『STRIKE!!』(全9話)-126
(あ……)
風を切り裂く鋭い音が、ここまで聞こえてきた。
(長見君、やったか)
あの振りは、エレナ本来のものだ。何度も何度も聞こえてくる鋭いスイングの音に、亮は、何かが背中を後押ししてくれるような、心強いものに包まれた。
それが、ぎりぎりの勝負をしている打席の中にかすかな余裕を生んでくれた。
渚が、大きく振りかぶり、舞うように上体を沈ませて腕を振ってくる。
アウトコースに、ボールが来た。亮は瞬間、球筋を読んだ。
「!」
予測どおりそれは、浮き上がってきた。今まで皆を打ち取ってきたウィニングショットは全てが“日没ボール”だったのだが、その、裏をかいて来たのだろう。
亮は、粘りの中であるひとつの可能性を見出していた。それは、“日没ボール”は、高い確立で甘いコースのストレートから変化するということ。
だから、外角の厳しいところをついてきた時点で、これは“日の出ボール”だと見切ったのである。ただのストレートという可能性は、毛頭考えていなかった。その辺りは、ほとんど勘である。
そして、亮は、その勝負に勝った。
キン!
逆らわず、流し打つ。
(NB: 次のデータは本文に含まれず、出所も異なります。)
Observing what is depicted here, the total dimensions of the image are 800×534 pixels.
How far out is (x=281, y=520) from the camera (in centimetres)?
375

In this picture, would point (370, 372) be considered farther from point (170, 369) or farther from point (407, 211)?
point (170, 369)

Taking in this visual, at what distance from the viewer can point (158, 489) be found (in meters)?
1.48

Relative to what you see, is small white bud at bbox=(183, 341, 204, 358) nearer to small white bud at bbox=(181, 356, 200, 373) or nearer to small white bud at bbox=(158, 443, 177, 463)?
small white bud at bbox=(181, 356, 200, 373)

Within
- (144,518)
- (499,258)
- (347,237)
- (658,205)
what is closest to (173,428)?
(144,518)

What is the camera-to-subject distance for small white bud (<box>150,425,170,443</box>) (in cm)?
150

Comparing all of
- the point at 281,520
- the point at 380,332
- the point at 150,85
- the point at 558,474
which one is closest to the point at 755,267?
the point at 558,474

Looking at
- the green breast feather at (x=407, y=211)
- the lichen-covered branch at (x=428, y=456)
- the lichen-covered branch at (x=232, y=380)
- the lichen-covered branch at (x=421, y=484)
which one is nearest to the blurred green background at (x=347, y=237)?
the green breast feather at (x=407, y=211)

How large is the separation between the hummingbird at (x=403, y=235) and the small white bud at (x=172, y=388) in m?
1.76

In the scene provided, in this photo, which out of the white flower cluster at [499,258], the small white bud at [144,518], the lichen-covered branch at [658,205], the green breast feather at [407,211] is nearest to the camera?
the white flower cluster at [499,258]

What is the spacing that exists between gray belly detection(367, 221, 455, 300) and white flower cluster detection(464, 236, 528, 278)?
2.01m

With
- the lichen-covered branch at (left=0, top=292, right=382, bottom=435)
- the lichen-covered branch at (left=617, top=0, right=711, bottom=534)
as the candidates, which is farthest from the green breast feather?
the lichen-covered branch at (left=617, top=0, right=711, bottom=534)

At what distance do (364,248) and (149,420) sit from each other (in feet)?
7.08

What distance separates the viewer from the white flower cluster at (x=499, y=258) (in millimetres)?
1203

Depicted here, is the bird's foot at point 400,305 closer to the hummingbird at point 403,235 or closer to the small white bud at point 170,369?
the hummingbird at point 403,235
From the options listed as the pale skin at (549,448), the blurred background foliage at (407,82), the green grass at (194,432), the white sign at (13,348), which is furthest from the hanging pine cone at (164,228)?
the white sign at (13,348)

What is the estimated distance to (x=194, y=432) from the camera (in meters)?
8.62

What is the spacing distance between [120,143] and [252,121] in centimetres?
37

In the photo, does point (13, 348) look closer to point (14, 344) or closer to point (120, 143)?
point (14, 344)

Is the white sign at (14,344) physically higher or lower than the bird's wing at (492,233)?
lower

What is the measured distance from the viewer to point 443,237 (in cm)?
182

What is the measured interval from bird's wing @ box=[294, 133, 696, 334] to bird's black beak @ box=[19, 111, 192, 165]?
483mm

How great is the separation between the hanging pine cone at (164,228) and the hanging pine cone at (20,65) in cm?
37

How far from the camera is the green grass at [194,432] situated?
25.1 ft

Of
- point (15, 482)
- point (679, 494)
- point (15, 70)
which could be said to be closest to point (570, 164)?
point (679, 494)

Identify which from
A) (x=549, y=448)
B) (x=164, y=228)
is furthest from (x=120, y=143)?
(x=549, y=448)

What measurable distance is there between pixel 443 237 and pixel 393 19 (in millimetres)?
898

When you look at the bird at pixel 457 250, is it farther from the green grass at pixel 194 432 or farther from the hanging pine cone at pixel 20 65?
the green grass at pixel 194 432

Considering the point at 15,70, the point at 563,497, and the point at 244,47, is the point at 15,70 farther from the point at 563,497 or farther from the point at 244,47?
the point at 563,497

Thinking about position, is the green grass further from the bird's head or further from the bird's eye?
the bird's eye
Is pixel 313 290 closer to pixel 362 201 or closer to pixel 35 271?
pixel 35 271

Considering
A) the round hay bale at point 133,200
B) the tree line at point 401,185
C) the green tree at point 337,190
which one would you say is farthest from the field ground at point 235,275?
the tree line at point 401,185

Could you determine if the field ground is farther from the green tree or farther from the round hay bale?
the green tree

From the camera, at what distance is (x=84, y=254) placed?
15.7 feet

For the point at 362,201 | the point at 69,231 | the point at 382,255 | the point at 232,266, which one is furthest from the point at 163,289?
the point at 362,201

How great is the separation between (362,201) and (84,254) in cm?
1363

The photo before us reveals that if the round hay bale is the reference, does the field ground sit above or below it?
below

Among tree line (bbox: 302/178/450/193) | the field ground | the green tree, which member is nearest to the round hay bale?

打球は、緩やかな弧を描いて、ライト前に落ちた。
「おおぉぉぉぉ!!」
静まっていた城二大ベンチが、沸いた。
「よっしゃ! ナイス木戸!!」
「いけ! いけ! エレナいけぇ!!」
「まかした! もう、お前にまかしたかんな!!」
口々に喚く。今日、彼女が二つの併殺打を放っていることなど皆は忘れていた。
「………」
その声援を背に、エレナが打席に入る。寸前に、ベンチの方を向き、長見と玲子と直樹に頭を少しさげてから。
闘志と決意を静かに熱く内に秘めて、彼女は構えた。
渚がセットポジションから、一球目を投ずる。それは、アウトコースへのストレート。
初球打ちが多いエレナだが、もともと打つ気はなかったのか、簡単に見送った。
「ストライク!」
審判の声も聞こえないのか、構えを解かない。そのままじっと、相手を見つめている。
二球目、浮き上がってくる“日の出ボール”。これも、見送った。
「ボール!」
少し高かったからだ。
三球目、同じく“日の出ボール”。エレナは、全く打つ気なく、これさえも見送った。
「ストライク!!」
追い込まれた。しかし、微動だにしないエレナ。ベースに覆い被さるように、内側の白線ぎりぎりに立っている。
渚が、四球目を投じた。
「!」
インコースにそれは来た。瞬間、高く上げた左足を、まるで、投手と対面になるような形に開いて強く下ろす。その勢いを鋭い腰の回転で増幅させ、バネを弾くようにして腕に伝えていく。それら一連の動きがスムーズに展開されたことにより、バットには猛烈なスピードとパワーが生まれた。
ストレートが、失速し沈んでいく。“日没ボール”だ。
だが、エレナはそれを待っていた。そして、極端とも言えるほどのアッパースイングで対応したのだ。それこそ、バットのヘッドで地面をえぐるような。
急激に落ちてゆく“日没ボール”の球筋と、猛烈に浮き上がってゆくバットの軌跡。ふたつの、膨大なエネルギーを有したベクトルが、一点で激しく衝突した。